** START **
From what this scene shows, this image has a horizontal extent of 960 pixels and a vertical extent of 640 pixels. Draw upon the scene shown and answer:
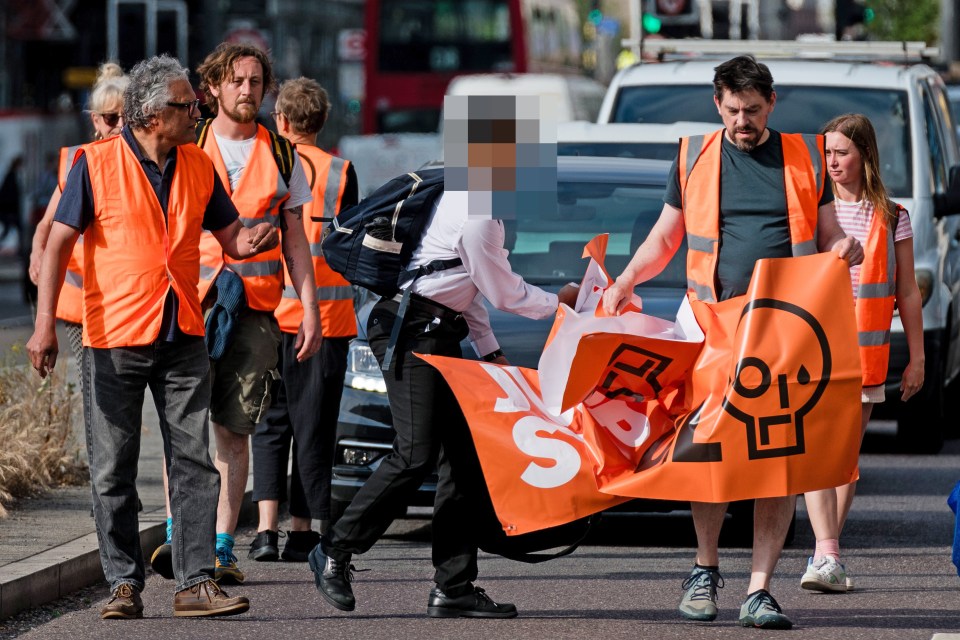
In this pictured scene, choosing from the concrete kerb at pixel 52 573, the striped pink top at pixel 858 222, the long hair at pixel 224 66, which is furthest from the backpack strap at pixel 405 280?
the striped pink top at pixel 858 222

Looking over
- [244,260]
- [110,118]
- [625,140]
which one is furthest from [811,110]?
[244,260]

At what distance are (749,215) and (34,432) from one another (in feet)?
13.0

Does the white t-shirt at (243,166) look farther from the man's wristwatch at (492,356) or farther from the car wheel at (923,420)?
the car wheel at (923,420)

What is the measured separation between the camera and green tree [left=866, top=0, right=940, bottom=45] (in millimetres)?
45844

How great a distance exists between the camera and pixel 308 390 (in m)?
7.45

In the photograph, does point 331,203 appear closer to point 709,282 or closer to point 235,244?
point 235,244

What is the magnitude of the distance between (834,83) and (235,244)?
20.8 ft

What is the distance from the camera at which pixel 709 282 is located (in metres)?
6.13

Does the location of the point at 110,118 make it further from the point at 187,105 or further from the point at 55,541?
the point at 55,541

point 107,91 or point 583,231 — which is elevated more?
point 107,91

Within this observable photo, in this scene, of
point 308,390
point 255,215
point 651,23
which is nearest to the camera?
point 255,215

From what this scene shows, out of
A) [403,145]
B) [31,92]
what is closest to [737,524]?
[403,145]

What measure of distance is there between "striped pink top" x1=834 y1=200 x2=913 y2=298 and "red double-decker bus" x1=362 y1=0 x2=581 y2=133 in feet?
74.1

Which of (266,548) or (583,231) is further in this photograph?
(583,231)
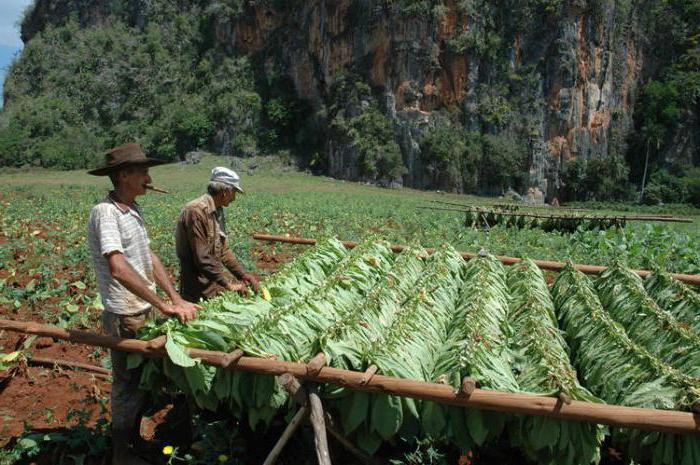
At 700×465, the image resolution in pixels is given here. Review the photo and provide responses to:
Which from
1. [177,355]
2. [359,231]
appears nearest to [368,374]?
[177,355]

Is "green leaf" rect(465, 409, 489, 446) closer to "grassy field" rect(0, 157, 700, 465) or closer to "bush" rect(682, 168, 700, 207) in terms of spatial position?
"grassy field" rect(0, 157, 700, 465)

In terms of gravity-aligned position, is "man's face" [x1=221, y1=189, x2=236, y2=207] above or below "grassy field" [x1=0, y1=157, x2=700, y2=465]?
above

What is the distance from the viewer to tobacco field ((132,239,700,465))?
310 cm

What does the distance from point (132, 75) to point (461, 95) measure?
34.0 meters

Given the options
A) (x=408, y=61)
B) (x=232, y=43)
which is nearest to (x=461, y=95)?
(x=408, y=61)

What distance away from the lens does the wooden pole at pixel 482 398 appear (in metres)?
2.71

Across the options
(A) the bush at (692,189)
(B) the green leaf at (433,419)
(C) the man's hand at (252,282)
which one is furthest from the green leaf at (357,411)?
(A) the bush at (692,189)

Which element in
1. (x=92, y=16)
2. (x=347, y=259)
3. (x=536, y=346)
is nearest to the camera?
(x=536, y=346)

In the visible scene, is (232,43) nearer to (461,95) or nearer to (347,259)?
(461,95)

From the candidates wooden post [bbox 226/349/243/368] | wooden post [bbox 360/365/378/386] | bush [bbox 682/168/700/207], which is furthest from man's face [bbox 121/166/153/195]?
bush [bbox 682/168/700/207]

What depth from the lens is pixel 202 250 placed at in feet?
14.8

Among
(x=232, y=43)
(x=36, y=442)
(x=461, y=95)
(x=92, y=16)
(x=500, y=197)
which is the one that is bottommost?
(x=500, y=197)

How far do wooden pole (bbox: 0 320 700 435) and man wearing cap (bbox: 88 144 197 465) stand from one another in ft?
0.96

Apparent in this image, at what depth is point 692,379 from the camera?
3043 mm
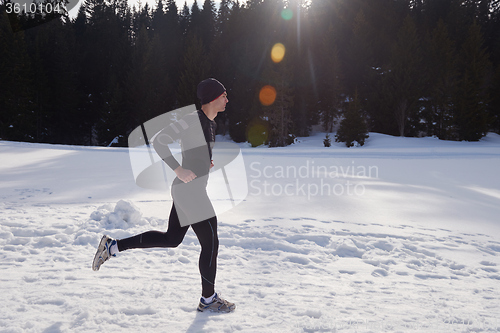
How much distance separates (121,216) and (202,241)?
3.03m

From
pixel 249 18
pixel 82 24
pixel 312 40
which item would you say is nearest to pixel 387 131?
pixel 312 40

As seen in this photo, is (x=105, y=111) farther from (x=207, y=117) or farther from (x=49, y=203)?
(x=207, y=117)

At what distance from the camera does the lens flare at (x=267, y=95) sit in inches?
1257

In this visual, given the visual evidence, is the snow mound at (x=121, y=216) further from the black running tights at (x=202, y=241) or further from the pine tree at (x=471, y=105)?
the pine tree at (x=471, y=105)

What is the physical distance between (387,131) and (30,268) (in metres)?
33.3

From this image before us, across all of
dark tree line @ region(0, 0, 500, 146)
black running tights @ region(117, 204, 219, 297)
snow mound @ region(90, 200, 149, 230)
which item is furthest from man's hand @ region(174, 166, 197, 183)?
dark tree line @ region(0, 0, 500, 146)

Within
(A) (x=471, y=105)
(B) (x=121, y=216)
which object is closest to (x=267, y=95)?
(A) (x=471, y=105)

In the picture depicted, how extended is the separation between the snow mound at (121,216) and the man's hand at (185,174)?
2.99 m

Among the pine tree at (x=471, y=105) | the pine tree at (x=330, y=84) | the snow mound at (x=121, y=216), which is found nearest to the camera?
the snow mound at (x=121, y=216)

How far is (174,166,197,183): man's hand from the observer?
2.62 m

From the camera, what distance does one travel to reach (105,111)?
3572cm
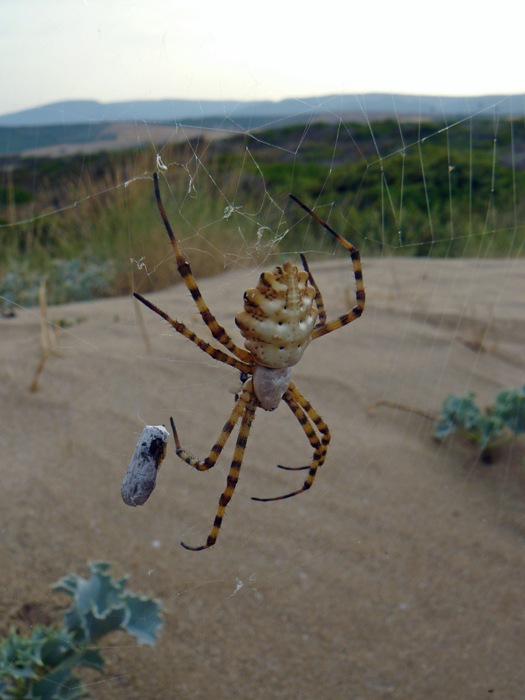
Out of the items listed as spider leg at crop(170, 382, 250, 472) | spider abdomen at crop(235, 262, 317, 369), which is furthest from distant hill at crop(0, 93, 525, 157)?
spider leg at crop(170, 382, 250, 472)

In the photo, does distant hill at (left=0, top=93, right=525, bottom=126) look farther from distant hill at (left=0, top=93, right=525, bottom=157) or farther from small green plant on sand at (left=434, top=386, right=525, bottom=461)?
small green plant on sand at (left=434, top=386, right=525, bottom=461)

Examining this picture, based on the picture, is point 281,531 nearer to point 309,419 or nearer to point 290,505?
point 290,505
** END **
Short task> Quote the material in full and exactly; do not carry over its pictures.

The output>
From what this scene shows, this image has a horizontal extent of 960 pixels and a vertical extent of 640 pixels. Draw upon the scene shown and answer:
In this pictured scene, choosing from the concrete kerb at pixel 52 573, the striped pink top at pixel 858 222, the long hair at pixel 224 66, which is furthest from the backpack strap at pixel 405 280?
the striped pink top at pixel 858 222

Looking over
- [244,260]
- [110,118]
- [625,140]
which one is furthest from [811,110]?
[244,260]

At what distance are (749,215) and (34,432) from one another (in feet)?
13.0

Does the white t-shirt at (243,166) look farther from the man's wristwatch at (492,356) or farther from the car wheel at (923,420)?
the car wheel at (923,420)

What is the measured separation between the camera and green tree [left=866, top=0, right=940, bottom=45] (in millimetres)?
45844

How great a distance exists between the camera and pixel 308 390 (in m)?
7.45

In the photograph, does point 331,203 appear closer to point 709,282 or closer to point 235,244?
point 235,244

What is the magnitude of the distance between (834,83) and (235,244)?
20.8 ft

What is the distance from the camera at which pixel 709 282 is located (in metres)?
6.13

Does the location of the point at 110,118 make it further from the point at 187,105 or further from the point at 55,541?
the point at 55,541

point 107,91 or point 583,231 — which is elevated more?
point 107,91

Within this observable photo, in this scene, of
point 308,390
point 255,215
point 651,23
which is nearest to the camera?
point 255,215

From what this scene shows, out of
A) [403,145]
B) [31,92]
what is closest to [737,524]?
[403,145]

What measure of distance is there between "striped pink top" x1=834 y1=200 x2=913 y2=298 and "red double-decker bus" x1=362 y1=0 x2=581 y2=133 in feet?
74.1

Which of (266,548) or (583,231) is further in this photograph?
(583,231)
At 700×465, the image resolution in pixels is given here. Review the photo and provide responses to:
Which from
1. [177,355]
2. [359,231]
appears nearest to [368,374]?
[177,355]

Is "green leaf" rect(465, 409, 489, 446) closer to "grassy field" rect(0, 157, 700, 465) or closer to "bush" rect(682, 168, 700, 207) in terms of spatial position?
"grassy field" rect(0, 157, 700, 465)

In terms of gravity-aligned position, is "man's face" [x1=221, y1=189, x2=236, y2=207] above or below "grassy field" [x1=0, y1=157, x2=700, y2=465]?
above

What is the distance from the viewer to tobacco field ((132,239,700,465))?
310 cm

What does the distance from point (132, 75) to point (461, 95) measure?
34.0 meters

Given the options
A) (x=408, y=61)
B) (x=232, y=43)
which is nearest to (x=461, y=95)?
(x=408, y=61)

What distance away from the lens does the wooden pole at pixel 482 398 appear (in metres)?
2.71

Across the options
(A) the bush at (692,189)
(B) the green leaf at (433,419)
(C) the man's hand at (252,282)
which one is furthest from the green leaf at (357,411)?
(A) the bush at (692,189)

Which element in
1. (x=92, y=16)
2. (x=347, y=259)
3. (x=536, y=346)
is nearest to the camera?
(x=536, y=346)

In the visible scene, is (232,43) nearer to (461,95) or nearer to (347,259)?
(461,95)

From the candidates wooden post [bbox 226/349/243/368] | wooden post [bbox 360/365/378/386] | bush [bbox 682/168/700/207], which is furthest from man's face [bbox 121/166/153/195]?
bush [bbox 682/168/700/207]

What depth from the lens is pixel 202 250 placed at in feet?
14.8

Among
(x=232, y=43)
(x=36, y=442)
(x=461, y=95)
(x=92, y=16)
(x=500, y=197)
which is the one that is bottommost?
(x=500, y=197)

How far do wooden pole (bbox: 0 320 700 435) and man wearing cap (bbox: 88 144 197 465) stand from one another in ft?
0.96

Apparent in this image, at what depth is point 692,379 from the camera?
3043 mm
How much distance separates (121,216) and (202,241)?
3.03m

From
pixel 249 18
pixel 82 24
pixel 312 40
which item would you say is nearest to pixel 387 131?
pixel 312 40

As seen in this photo, is (x=105, y=111) farther from (x=207, y=117) or farther from (x=49, y=203)?
(x=207, y=117)

At what distance from the camera does the lens flare at (x=267, y=95) sit in inches?
1257

In this visual, given the visual evidence, is the snow mound at (x=121, y=216) further from the black running tights at (x=202, y=241) or further from the pine tree at (x=471, y=105)?
the pine tree at (x=471, y=105)

What is the physical distance between (387,131) and (30,268) (in metres)?
33.3

From this image before us, across all of
dark tree line @ region(0, 0, 500, 146)
black running tights @ region(117, 204, 219, 297)
snow mound @ region(90, 200, 149, 230)
which item is furthest from man's hand @ region(174, 166, 197, 183)?
dark tree line @ region(0, 0, 500, 146)

Within
(A) (x=471, y=105)
(B) (x=121, y=216)
which object is closest to (x=267, y=95)?
(A) (x=471, y=105)

In the picture depicted, how extended is the separation between the snow mound at (121,216) and the man's hand at (185,174)?
2.99 m

Among the pine tree at (x=471, y=105) | the pine tree at (x=330, y=84) | the snow mound at (x=121, y=216), which is found nearest to the camera?
the snow mound at (x=121, y=216)

How far is (174,166,197,183): man's hand from the observer?
2.62 m

From the camera, what distance does one travel to reach (105,111)?
3572cm
Out of the items listed as spider leg at crop(170, 382, 250, 472) | spider abdomen at crop(235, 262, 317, 369), which is furthest from distant hill at crop(0, 93, 525, 157)?
spider leg at crop(170, 382, 250, 472)

In the photo, does distant hill at (left=0, top=93, right=525, bottom=126) look farther from distant hill at (left=0, top=93, right=525, bottom=157) or farther from small green plant on sand at (left=434, top=386, right=525, bottom=461)?
small green plant on sand at (left=434, top=386, right=525, bottom=461)

Examining this picture, based on the picture, is point 281,531 nearer to point 309,419 or nearer to point 290,505?
point 290,505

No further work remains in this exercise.